21 Octobre : La voie des Maoris
- Même si nous sommes pressés de quitter la ville, il nous
faut toutefois faire quelques courses et les centres commerciaux sont nombreux
autour de Wellington. La route est dans un premier temps sans intérêt et il
souffle un vent à défriser un mouton,
le van tangue, c’est assez désagréable.
Vers 13h nous faisons une halte repas au bord du Lac
Popaitonga à proximité de la ville de Levin, en compagnie des canards, des
oies, des cygnes noirs et de nombreux autres oiseaux.
- Le vent est toujours aussi agressif mais les paysages
traversés sont maintenant plus variés, très verdoyants et vallonnés avec ces
petites bosses vertes de partout.
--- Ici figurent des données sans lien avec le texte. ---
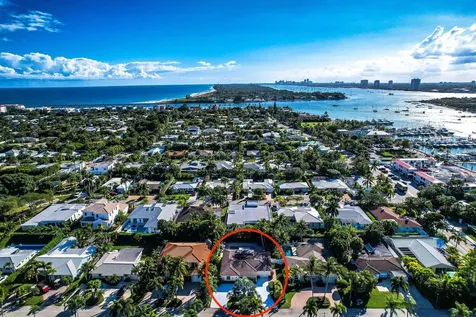 324 Blossom Lane Palm Beach Shores FL 33404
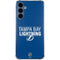 NHL Tampa Bay Lightning Lineup Galaxy A35 5G Clear Case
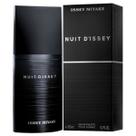 Nuit dIssey Masculino Eau de Toilette 125ml - Issey Miyake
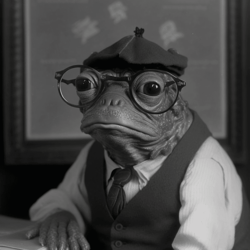 Historical Pepes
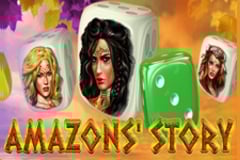 Tragaperras 
Amazons’ Story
L’étape du jour est Whanganui où se trouve la
seule rivière entièrement navigable de Nouvelle Zélande avec de nombreux
circuits en kayak possibles.
- Au Visitor center, une employée parlant un bon Français,
fait rare pour être souligné, nous donne les informations détaillées qu'on
attendait et dans la foulée nous réservons notre navigation pour le lendemain à
50 km de là.
- Nous longeons la Wanganui River (le Rhin du Pacific sud
suivant certains) sous un beau soleil et sans un brin de vent. Les arrêts
conseillés sont superbes malgré une rive très endommagée la semaine précédente
par les intempéries qui ont fait monter le niveau de la rivière de 15mètres. La
route est par endroit encore recouverte de boue, une telle montée des eaux ne
s’était pas vue depuis 30 ans.
Un premier viewpoint nous permet de bien visualiser le lit
de la rivière et ses abords.
- Nous nous arrêterons ensuite à ’Koriniti Marae’ un tout
petit village Maori qu'ils n'habitent plus mais conservé comme un lieu de
rassemblement dans un magnifique emplacement calme et serein.
- Quelques kilomètres plus tard nous découvrons sur un
promontoire, une église et un couvent, le lieu se nomme ‘Jérusalem’, il a été
fondé par une missionnaire sœur Marie-joseph Aubert, sa canonisation a été demandée
et c’est le cardinal de Lyon qui se charge de cette démarche. Voir ce clocher
d'église identique à ceux de chez nous dans ce coin perdu au bout du monde et
tout ce qui y est associé est étonnant.
- Nous ne sommes que 2 campervan à passer la nuit à Pipiriki
dans le campground des organisateurs du parcours prévu demain. Accueil et cadre
très sympathique, ici pas d’électricité ni d’eau courante, que de l’eau de
pluie. Joséphine la propriétaire et gérante est maori, son mari est pakéha (les
européens en maori) dont la famille est installée ici depuis longtemps. Elle
est très affable et nous propose les différentes
options de la balade en canoé. Beaucoup de belles images encore avant de fermer
les yeux dans ce coin si paisible et sauvage.